══ TEKS SUMBER ══

KOMPAS.com - Epidemi virus corona telah melumpuhkan ekonomi China, namun di balik bencana ini ada dampak yang tidak terduga bagi lingkungan.
Melansir Science Alert, Kamis (20/2/2020), emisi karbon di China telah turun sedikitnya 100 juta metrik ton selama dua minggu terakhir.
Hal itu disampaikan sebuah penelitian yang diterbitkan Pusat Penelitian Energi dan Udara Bersih (CREA) di Finlandia.
Penurunan emisi karbon tersebut hampir enam persen dari emisi global selama periode yang sama tahun lalu.
Baca juga: Studi Baru Buktikan Virus Corona Bukan Hasil Rekayasa di Laboratorium
Penyebaran virus corona (Covid-19) yang berlangsung sangat cepat, memang telah menewaskan lebih dari 2.000 orang dan menginfeksi lebih dari 74.000 orang di seluruh China.
Dampak dari penyebaran wabah virus ini menyebabkan penurunan permintaan untuk batu bara dan minyak, yang mengakibatkan penurunan emisi. Studi ini dipublikasikan di Carbon Brief yang berbasis di Inggris.

═══
══ KUTIPAN BARIS ══

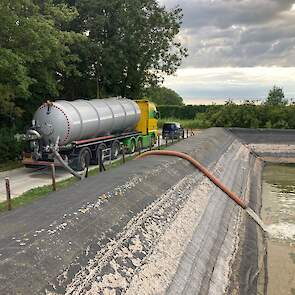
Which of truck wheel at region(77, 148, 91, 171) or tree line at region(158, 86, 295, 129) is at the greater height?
tree line at region(158, 86, 295, 129)

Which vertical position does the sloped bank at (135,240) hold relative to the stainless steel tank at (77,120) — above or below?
below

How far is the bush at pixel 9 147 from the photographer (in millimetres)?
20266

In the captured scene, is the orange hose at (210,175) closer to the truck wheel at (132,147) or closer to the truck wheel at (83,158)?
the truck wheel at (83,158)

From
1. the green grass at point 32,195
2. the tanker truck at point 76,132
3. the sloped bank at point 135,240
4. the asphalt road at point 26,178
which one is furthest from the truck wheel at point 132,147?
the sloped bank at point 135,240

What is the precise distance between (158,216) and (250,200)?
25.6 ft

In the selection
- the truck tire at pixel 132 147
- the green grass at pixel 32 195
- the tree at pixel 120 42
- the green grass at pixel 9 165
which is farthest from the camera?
the tree at pixel 120 42

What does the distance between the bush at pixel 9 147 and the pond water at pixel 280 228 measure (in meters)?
13.5

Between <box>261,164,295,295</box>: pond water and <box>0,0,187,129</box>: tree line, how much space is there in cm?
1329

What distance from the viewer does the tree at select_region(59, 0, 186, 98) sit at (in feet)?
92.0

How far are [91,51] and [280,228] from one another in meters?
20.6

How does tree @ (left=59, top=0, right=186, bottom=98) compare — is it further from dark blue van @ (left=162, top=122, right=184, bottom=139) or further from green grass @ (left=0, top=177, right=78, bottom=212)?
green grass @ (left=0, top=177, right=78, bottom=212)

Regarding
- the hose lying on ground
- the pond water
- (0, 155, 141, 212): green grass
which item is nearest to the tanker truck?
(0, 155, 141, 212): green grass

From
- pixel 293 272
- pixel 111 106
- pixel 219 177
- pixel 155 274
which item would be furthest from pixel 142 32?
pixel 155 274

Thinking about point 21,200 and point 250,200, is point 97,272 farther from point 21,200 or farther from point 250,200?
point 250,200
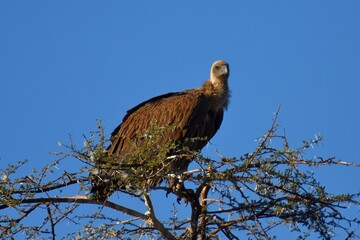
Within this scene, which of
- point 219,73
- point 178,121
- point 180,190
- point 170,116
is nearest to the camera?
point 180,190

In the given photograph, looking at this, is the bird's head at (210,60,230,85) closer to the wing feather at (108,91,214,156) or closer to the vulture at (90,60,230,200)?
the vulture at (90,60,230,200)

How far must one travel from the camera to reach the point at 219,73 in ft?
38.5

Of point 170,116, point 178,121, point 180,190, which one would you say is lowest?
point 180,190

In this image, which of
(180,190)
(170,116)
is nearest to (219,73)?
(170,116)

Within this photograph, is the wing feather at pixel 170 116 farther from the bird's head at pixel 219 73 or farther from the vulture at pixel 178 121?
the bird's head at pixel 219 73

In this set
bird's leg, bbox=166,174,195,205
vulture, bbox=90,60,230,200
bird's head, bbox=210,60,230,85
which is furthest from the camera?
bird's head, bbox=210,60,230,85

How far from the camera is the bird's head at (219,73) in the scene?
11.6 m

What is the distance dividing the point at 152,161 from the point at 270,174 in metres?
0.98

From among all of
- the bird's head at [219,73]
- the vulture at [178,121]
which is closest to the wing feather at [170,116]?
the vulture at [178,121]

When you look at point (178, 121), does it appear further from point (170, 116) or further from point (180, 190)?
point (180, 190)

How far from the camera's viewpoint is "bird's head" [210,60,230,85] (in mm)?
11641

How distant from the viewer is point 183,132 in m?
10.0

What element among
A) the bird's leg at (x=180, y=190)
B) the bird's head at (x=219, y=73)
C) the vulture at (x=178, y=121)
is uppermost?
the bird's head at (x=219, y=73)

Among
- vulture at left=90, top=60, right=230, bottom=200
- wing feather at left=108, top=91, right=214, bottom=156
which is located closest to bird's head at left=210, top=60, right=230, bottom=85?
vulture at left=90, top=60, right=230, bottom=200
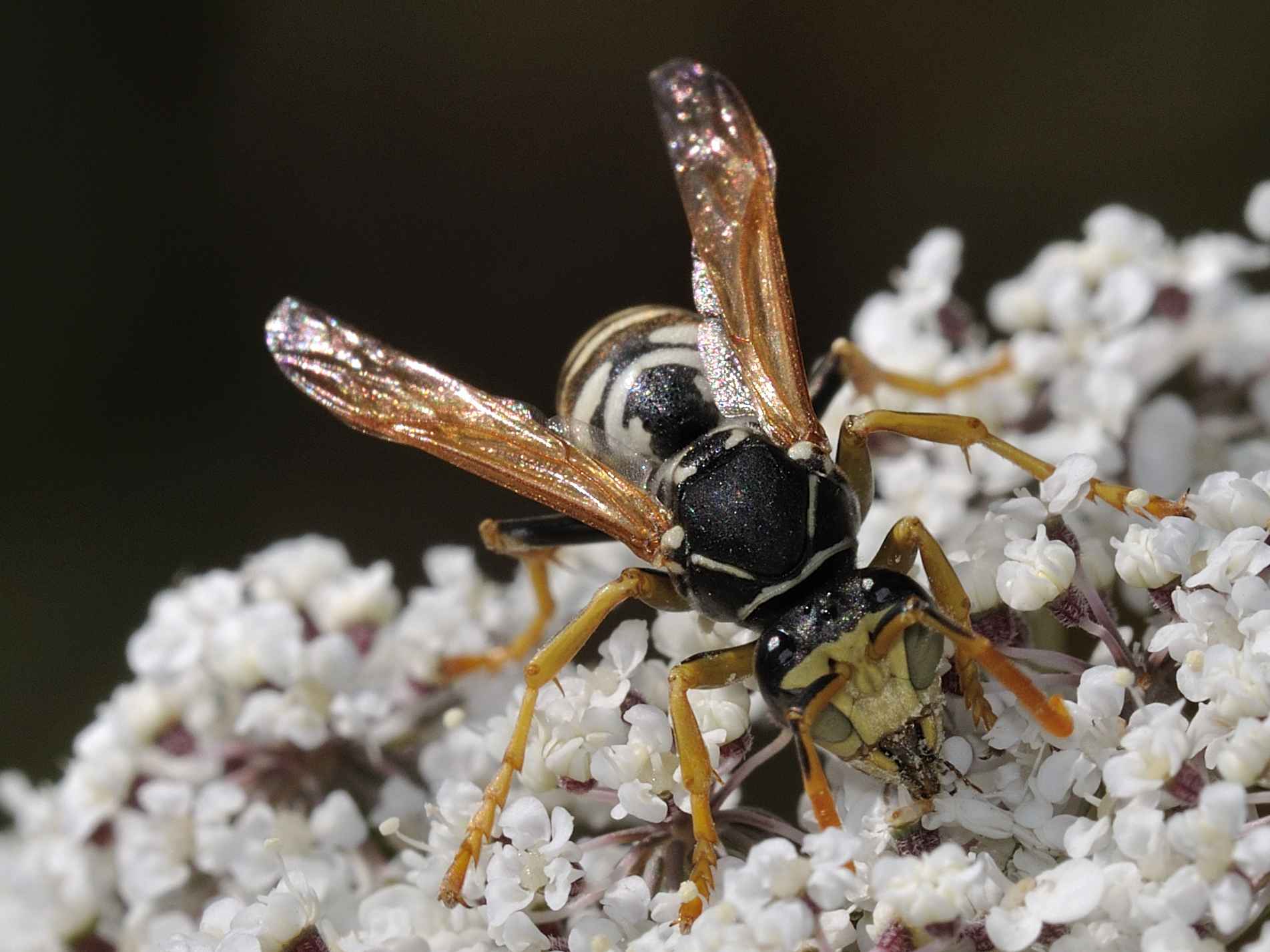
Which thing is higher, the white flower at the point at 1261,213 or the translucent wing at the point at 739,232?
the translucent wing at the point at 739,232

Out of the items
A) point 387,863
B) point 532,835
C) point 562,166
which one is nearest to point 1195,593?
point 532,835

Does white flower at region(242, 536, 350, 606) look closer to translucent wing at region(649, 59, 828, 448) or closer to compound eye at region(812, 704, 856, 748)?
translucent wing at region(649, 59, 828, 448)

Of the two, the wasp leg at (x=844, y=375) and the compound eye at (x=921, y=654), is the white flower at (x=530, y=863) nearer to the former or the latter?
the compound eye at (x=921, y=654)

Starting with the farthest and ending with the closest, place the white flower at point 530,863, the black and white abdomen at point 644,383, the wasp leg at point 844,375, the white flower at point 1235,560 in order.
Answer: the wasp leg at point 844,375, the black and white abdomen at point 644,383, the white flower at point 530,863, the white flower at point 1235,560

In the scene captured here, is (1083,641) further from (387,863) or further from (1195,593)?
(387,863)

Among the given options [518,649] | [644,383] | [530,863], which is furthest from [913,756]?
[518,649]

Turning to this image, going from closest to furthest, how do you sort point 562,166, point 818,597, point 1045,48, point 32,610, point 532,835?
point 818,597, point 532,835, point 32,610, point 1045,48, point 562,166

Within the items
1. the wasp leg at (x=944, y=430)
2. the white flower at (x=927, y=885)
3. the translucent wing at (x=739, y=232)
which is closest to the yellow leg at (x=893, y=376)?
the translucent wing at (x=739, y=232)

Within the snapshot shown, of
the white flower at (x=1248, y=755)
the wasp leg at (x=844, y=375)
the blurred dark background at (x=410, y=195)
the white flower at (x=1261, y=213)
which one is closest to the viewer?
the white flower at (x=1248, y=755)
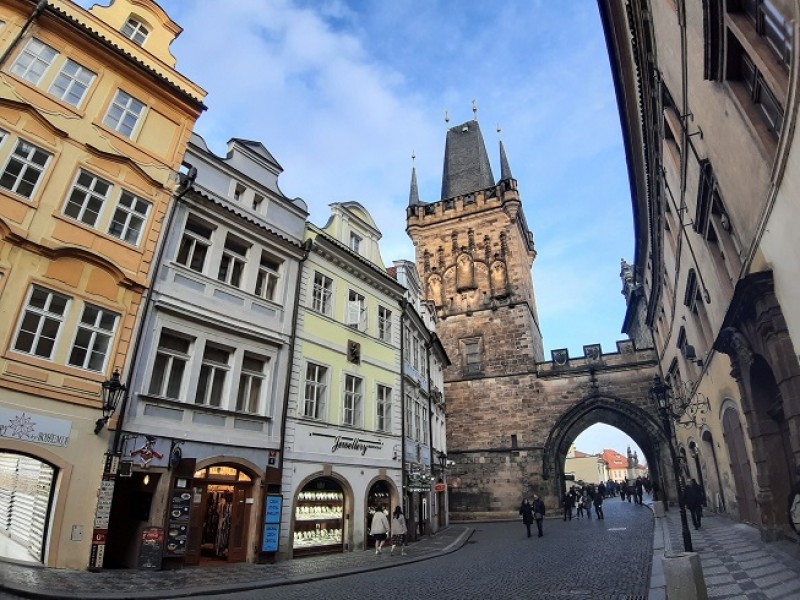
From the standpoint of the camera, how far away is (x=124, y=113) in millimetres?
12555

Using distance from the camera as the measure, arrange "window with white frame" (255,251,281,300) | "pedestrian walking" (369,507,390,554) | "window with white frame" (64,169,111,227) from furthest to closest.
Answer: "window with white frame" (255,251,281,300)
"pedestrian walking" (369,507,390,554)
"window with white frame" (64,169,111,227)

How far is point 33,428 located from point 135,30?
11.5m

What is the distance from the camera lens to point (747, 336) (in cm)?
974

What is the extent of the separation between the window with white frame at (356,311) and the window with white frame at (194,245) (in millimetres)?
5655

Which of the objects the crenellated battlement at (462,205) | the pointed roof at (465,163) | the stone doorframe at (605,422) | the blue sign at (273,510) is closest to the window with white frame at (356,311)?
the blue sign at (273,510)

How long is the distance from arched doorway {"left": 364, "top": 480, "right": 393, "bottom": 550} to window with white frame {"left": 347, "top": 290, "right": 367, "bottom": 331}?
563 centimetres

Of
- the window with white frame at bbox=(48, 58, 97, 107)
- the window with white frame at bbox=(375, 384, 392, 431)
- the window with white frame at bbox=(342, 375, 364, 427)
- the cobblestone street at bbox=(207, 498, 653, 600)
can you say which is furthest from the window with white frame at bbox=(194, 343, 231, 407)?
the window with white frame at bbox=(48, 58, 97, 107)

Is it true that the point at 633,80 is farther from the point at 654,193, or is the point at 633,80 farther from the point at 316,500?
the point at 316,500

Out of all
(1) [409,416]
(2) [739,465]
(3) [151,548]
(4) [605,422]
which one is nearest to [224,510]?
(3) [151,548]

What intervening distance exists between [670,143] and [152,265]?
1462 centimetres

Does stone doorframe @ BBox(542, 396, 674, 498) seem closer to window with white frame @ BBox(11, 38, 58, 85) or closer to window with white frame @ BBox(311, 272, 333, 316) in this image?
window with white frame @ BBox(311, 272, 333, 316)

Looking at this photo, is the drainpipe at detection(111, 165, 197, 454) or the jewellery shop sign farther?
the jewellery shop sign

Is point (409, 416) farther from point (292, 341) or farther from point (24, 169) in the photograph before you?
point (24, 169)

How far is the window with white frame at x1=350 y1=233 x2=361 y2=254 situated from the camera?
749 inches
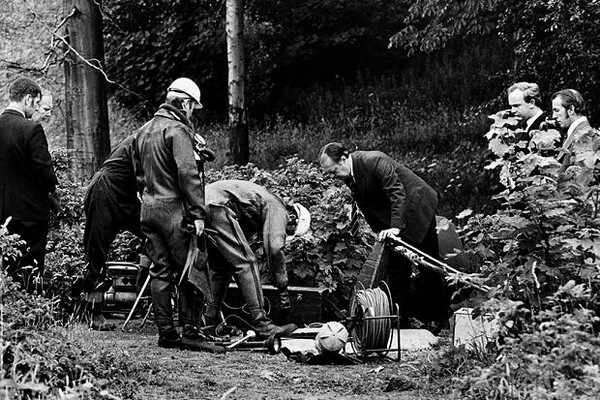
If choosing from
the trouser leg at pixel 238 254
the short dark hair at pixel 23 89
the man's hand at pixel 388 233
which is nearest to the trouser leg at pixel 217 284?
the trouser leg at pixel 238 254

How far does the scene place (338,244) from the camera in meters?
12.4

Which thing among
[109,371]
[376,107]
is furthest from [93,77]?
[376,107]

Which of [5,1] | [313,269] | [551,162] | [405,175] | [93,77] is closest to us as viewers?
[551,162]

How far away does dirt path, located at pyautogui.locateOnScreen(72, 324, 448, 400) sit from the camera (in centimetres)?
756

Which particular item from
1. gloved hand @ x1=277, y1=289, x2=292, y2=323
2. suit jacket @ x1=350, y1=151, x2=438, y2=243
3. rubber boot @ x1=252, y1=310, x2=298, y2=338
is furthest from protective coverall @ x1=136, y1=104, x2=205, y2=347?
suit jacket @ x1=350, y1=151, x2=438, y2=243

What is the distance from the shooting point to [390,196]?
34.6ft

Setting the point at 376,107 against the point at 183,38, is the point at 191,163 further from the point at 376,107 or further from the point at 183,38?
the point at 183,38

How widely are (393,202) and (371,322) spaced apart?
5.44ft

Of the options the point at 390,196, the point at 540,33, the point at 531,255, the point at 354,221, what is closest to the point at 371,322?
the point at 390,196

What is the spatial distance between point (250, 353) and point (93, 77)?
5664 millimetres

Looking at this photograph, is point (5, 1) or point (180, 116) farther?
point (5, 1)

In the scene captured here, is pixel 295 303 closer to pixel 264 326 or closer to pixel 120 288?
pixel 264 326

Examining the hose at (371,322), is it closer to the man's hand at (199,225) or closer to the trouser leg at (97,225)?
the man's hand at (199,225)

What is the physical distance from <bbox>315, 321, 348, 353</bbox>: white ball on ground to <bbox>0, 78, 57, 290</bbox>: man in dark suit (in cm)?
247
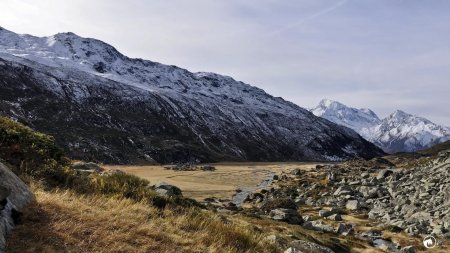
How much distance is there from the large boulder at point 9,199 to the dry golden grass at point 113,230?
8.6 inches

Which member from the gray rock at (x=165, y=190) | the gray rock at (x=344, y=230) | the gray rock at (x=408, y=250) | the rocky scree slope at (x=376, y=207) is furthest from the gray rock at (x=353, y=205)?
the gray rock at (x=165, y=190)

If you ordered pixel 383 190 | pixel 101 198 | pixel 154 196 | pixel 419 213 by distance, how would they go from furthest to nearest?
pixel 383 190 < pixel 419 213 < pixel 154 196 < pixel 101 198

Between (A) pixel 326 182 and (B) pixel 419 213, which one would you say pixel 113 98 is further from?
(B) pixel 419 213

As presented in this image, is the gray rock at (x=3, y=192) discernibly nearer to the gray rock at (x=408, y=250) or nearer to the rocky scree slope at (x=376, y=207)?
the rocky scree slope at (x=376, y=207)

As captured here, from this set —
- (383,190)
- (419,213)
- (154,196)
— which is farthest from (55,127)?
(154,196)

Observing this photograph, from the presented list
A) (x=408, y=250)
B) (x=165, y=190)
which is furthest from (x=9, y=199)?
(x=408, y=250)

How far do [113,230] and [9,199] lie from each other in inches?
92.0

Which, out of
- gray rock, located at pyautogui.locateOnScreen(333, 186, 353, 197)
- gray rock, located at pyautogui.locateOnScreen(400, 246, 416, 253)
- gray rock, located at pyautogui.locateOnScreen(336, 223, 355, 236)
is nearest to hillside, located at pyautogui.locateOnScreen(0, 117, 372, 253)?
gray rock, located at pyautogui.locateOnScreen(400, 246, 416, 253)

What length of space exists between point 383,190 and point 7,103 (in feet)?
404

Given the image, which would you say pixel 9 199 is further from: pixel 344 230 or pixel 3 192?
pixel 344 230

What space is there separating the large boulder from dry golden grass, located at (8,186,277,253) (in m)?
0.22

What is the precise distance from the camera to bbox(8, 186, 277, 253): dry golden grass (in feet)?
28.3

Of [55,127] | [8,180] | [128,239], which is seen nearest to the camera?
[128,239]

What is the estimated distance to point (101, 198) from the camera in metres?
11.9
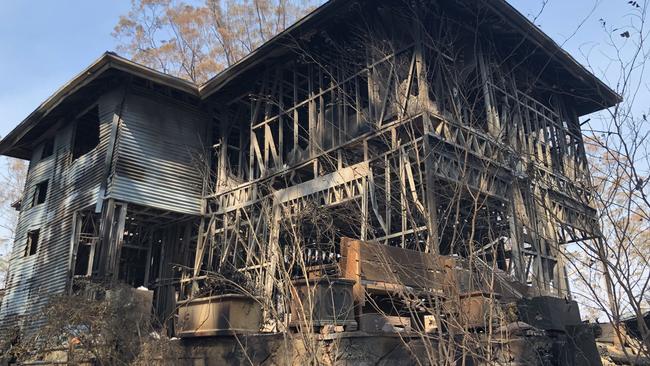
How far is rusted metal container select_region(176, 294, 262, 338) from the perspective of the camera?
7.35 m

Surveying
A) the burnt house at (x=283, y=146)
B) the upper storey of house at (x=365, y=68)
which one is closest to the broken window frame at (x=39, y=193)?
the burnt house at (x=283, y=146)

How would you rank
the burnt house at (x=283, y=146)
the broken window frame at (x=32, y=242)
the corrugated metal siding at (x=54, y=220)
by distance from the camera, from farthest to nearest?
the broken window frame at (x=32, y=242), the corrugated metal siding at (x=54, y=220), the burnt house at (x=283, y=146)

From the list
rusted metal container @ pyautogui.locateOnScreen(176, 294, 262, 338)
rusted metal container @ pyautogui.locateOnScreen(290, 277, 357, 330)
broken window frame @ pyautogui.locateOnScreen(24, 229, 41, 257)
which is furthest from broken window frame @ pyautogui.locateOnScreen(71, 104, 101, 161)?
rusted metal container @ pyautogui.locateOnScreen(290, 277, 357, 330)

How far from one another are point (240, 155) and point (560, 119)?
10542 mm

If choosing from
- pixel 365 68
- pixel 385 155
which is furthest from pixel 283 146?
pixel 385 155

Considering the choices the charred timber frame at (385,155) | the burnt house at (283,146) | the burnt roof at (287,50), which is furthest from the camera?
the burnt roof at (287,50)

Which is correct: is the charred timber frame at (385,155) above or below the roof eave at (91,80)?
below

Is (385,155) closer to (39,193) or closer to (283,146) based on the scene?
(283,146)

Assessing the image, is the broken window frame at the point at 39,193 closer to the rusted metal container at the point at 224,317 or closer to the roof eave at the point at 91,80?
the roof eave at the point at 91,80

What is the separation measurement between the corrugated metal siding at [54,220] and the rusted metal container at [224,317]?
923cm

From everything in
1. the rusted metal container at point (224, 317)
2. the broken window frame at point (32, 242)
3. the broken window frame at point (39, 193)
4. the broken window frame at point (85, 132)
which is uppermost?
the broken window frame at point (85, 132)

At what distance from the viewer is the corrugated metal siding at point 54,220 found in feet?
52.7

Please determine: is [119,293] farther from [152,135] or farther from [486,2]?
[486,2]

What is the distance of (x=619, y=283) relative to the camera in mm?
3193
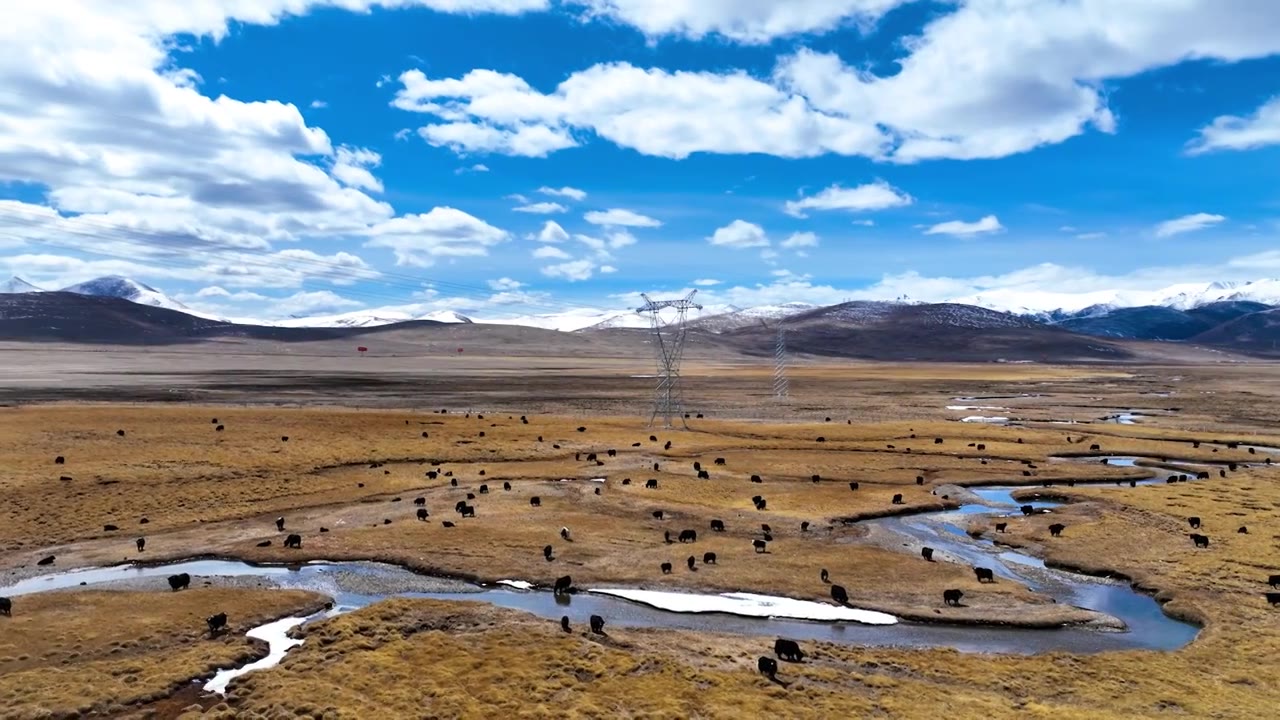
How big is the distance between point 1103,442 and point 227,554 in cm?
8371

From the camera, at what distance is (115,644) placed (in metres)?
26.6

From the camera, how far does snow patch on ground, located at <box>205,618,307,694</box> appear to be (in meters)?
24.4

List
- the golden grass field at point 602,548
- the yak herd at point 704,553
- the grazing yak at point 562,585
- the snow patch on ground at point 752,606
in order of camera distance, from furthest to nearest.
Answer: the grazing yak at point 562,585, the snow patch on ground at point 752,606, the yak herd at point 704,553, the golden grass field at point 602,548

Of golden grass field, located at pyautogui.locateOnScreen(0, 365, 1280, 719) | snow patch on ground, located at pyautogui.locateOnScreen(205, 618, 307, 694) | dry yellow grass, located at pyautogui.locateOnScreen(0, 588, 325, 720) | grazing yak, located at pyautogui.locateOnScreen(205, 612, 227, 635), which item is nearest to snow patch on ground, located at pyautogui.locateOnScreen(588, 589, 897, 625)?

═══

Jawab pertanyaan berikut berdasarkan teks tentang emisi karbon China:
1. Berapa besar penurunan emisi karbon di China selama dua minggu terakhir?
2. Di negara mana Pusat Penelitian Energi dan Udara Bersih (CREA) berada?
3. Permintaan untuk apa saja yang menurun sehingga emisi ikut turun?
Gunakan hanya teks tentang emisi karbon China sebagai acuan.

JAWABAN TUGAS:
1. Sedikitnya 100 juta metrik ton.
2. Finlandia.
3. Batu bara dan minyak.